9) This article actually quotes Kory Nelson, Denver attorney and Pit Bull hatemonger, who is responsible for the murder of God only knows how many innocent dogs. He then goes on to say that since Denver’s outright ban there’s been no “Pit Bull attacks.” Well, if you’ve killed every single dog that (at your discretion) even remotely looks like a Pit Bull, then how can any dog that remotely looks like a Pit Bull ever “attack” anything? Worth noting is the propensity of anyone getting killed by a Pit Bull, or any dog for that matter, is already extremely low. How low? Like multiple times lower than being struck by lightning. That low. And further, that’s in our current climate, where the present laws all-to-often ignore (and thus, fail to curb) the many human elements that lead to an individual dog’s bad behavior.
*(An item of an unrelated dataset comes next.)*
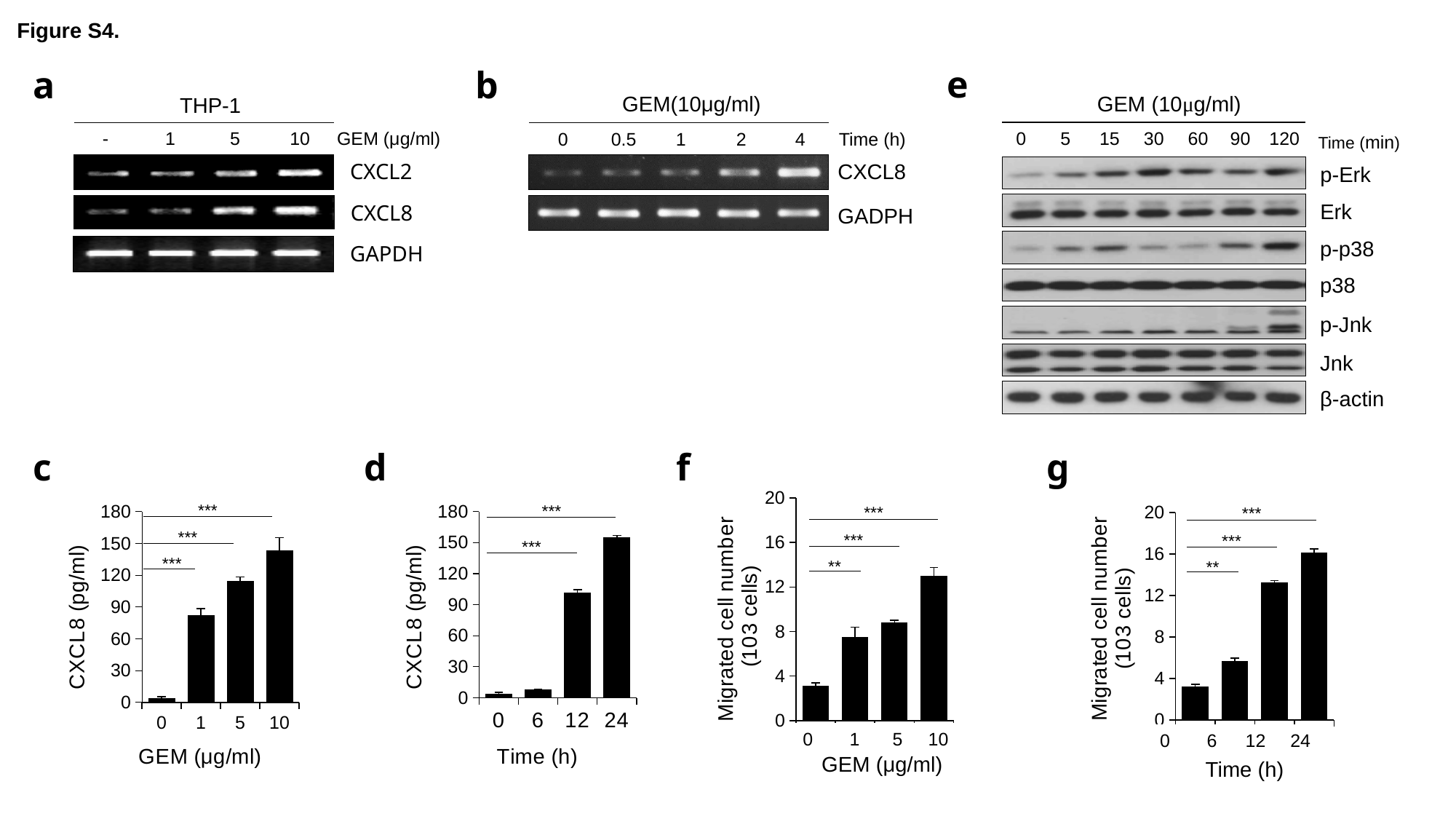
In chart c (CXCL8 vs GEM), which GEM concentration gives the highest CXCL8 level? 10 In chart d (CXCL8 vs Time), is the CXCL8 value at 6 h greater or less than 30? less In chart c (CXCL8 vs GEM), is the CXCL8 value at 1 µg/ml GEM greater or less than 60? greater In chart f (Migrated cell number vs GEM), is the value at 10 µg/ml GEM greater or less than 12? greater In chart d (CXCL8 vs Time), which time point has the lowest CXCL8 level? 0 In chart f (Migrated cell number vs GEM), which is larger, the value at 1 µg/ml or at 10 µg/ml? 10 µg/ml What kind of chart is chart g (Migrated cell number vs Time)? bar chart In chart c (CXCL8 vs GEM), how many GEM concentrations are plotted? 4 In chart d (CXCL8 vs Time), do the CXCL8 values rise or fall as time increases? rise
So there it is… Kory Nelson can take an issue that’s already EXTREMELY RARE, and then continually kill all of the dogs that his policy deems fitting of a certain physical description, and still get away with posing as if he’s heroically eliminated this imaginary threat. Really? What a disingenuous chump. This also pays no mind to the absolute unjust and immoral aspect of murdering thousands of innocent family pets and treating them as continued collateral damage.
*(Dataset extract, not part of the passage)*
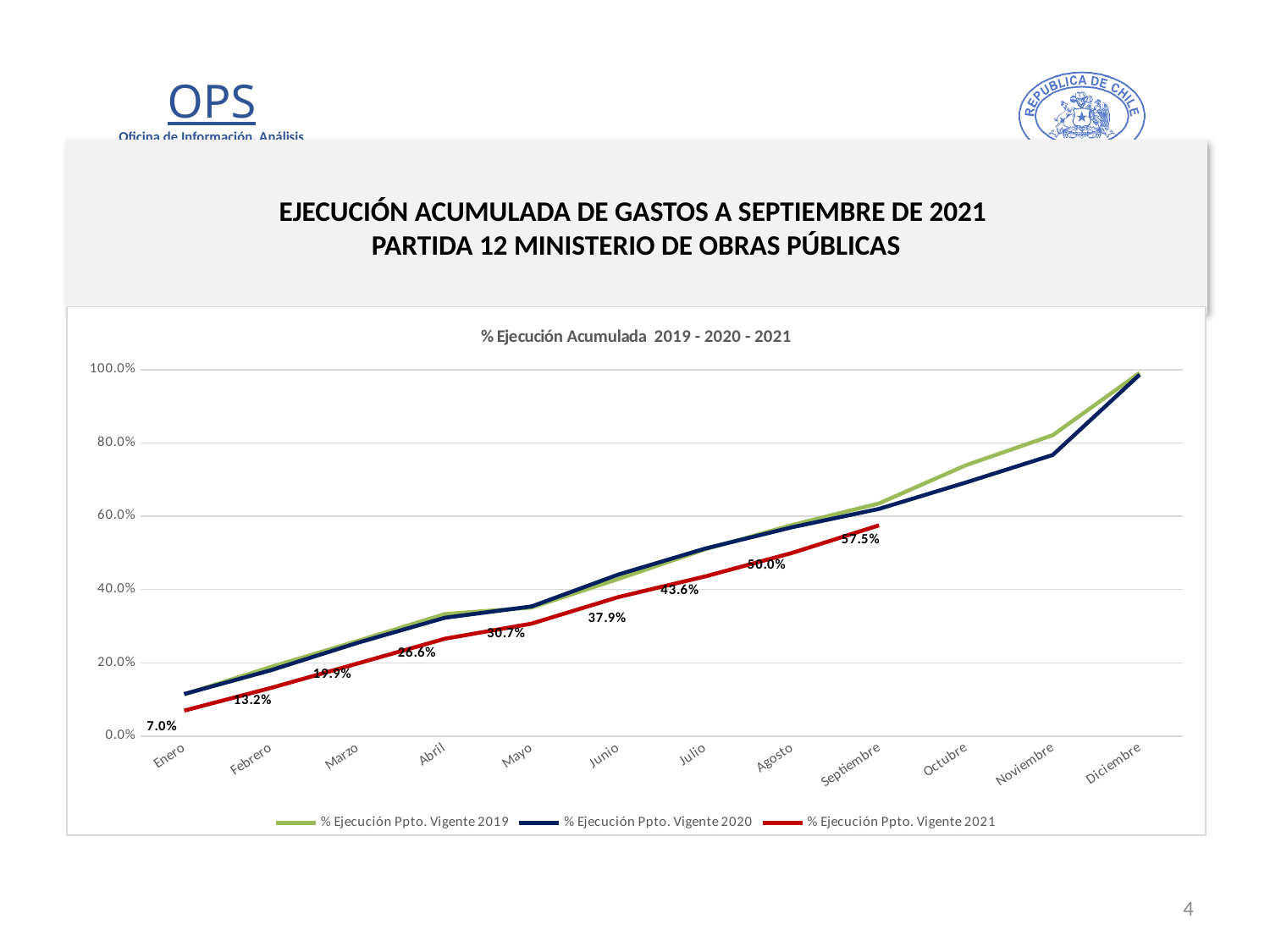
How many series does the legend list? 3 What is the title of the chart? % Ejecución Acumulada 2019 - 2020 - 2021 Which month has the lowest value for % Ejecución Ppto. Vigente 2021? Enero How many months are shown on the x axis? 12 What is the value of % Ejecución Ppto. Vigente 2021 for Mayo? 30.7% Which month has the highest value for % Ejecución Ppto. Vigente 2021? Septiembre What is the difference between the 2021 values for Agosto and Julio? 6.4% Is the value of % Ejecución Ppto. Vigente 2020 for Noviembre greater or less than 80.0%? less What type of chart is shown on the slide? line chart What is the value of % Ejecución Ppto. Vigente 2021 for Enero? 7.0% Do the values of % Ejecución Ppto. Vigente 2021 rise or fall from Enero to Septiembre? rise What is the value of % Ejecución Ppto. Vigente 2021 for Septiembre? 57.5%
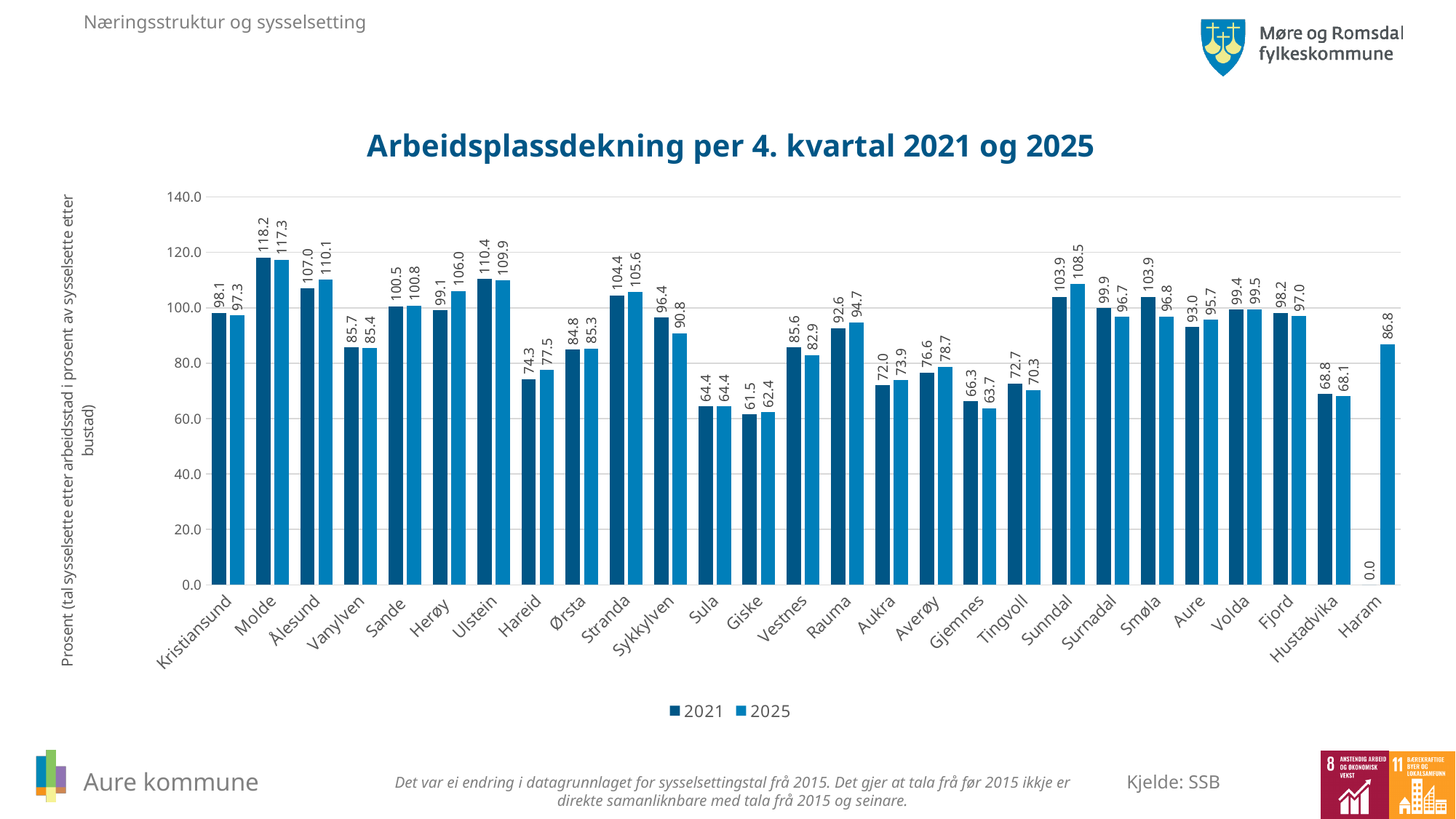
How many municipalities are shown on the x axis? 27 What is the difference between the 2021 and 2025 values for Herøy? 6.9 Which is larger for Sykkylven, the 2021 value or the 2025 value? 2021 How many series does the legend list? 2 What kind of chart is shown on the slide? Bar chart Is the 2025 value for Haram greater or less than 80? greater What is the value for Aure in 2025? 95.7 Which municipality has the lowest value in the 2025 series? Giske What is the value for Sunndal in 2021? 103.9 What is the title of the chart? Arbeidsplassdekning per 4. kvartal 2021 og 2025 What is the value for Haram in 2021? 0.0 Which municipality has the highest value in the 2025 series? Molde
This is like how if a walled-off group of people eliminated all African Americans from their community, then never had another “black” person caught robbing a community liquor store. Does that stop the robbing of these liquor stores as an act? No. It just virtually guarantees that the next robber won’t be black. You can’t just demand that all black people leave, and then kill them if they don’t, like Denver did in regards to Pit Bull-type dogs. That’s about as unethical of a response as anyone could ever imagine. What you can do is focus on the individual incidents, punish those persons responsible, and oh yeah, not be a racist.

10) Nelson actually gets away with claiming that he was “able to prove there’s a difference between Pit Bulls and other breeds of dogs that make Pit Bulls more dangerous.” False. Incredibly false and just a flat-out lie on every level. Yet it’s right there in this article for the populace to gobble up.

So in Union City a 6-year-old child is out in the yard, unsupervised, with an intact male dog that lives exclusively outside. If he had adults in the yard with him then they must have been not paying that much attention. According to police the child was attempting to ride the dog “like a horse,” climbing on its back. Supervision or no supervision, if a child gets away with doing that then the adult in question is highly irresponsible. Further, was the dog loose in the yard, or was it tied to something? If it was tied then that just adds another element to it, as uncomfortable dogs can either fight or flight. Tied dogs don’t have a “flight” option. Weirder still, as many in the media report it as a “mauling” where the dog essentially tore into the boy, the facts show that it was a single bite on the top of the head. The owner came outside and got the dog, and then later ended up going to work because he thought that his son was going to be okay after a routine hospital visit. From the family’s attorney

Stern said the boy was coherent, conscious and talking “for hours” after being bitten, and everybody assumed he would be fine “after a couple of stitches.”

It sounds like a far more complicated happening then what most people are repeating. Irresponsibility and misfortune colliding.

This all, while millions of Pit Bulls exist in the country. Literally millions. Dogs who are owned and loved by people. Pit Bull-type dogs (and their owners) who are totally innocent and who shouldn’t have to be constantly dragged through the proverbial mud due to the irresponsibility and circumstance of some individual incident. Godspeed to little Nephi Selu. What happened to him was certainly a huge tragedy. But so is multiplying tragedy by targeting (through bans, through other breed-specific legislation, through demonization campaigns) the haul of all Pit Bull-described dogs in response.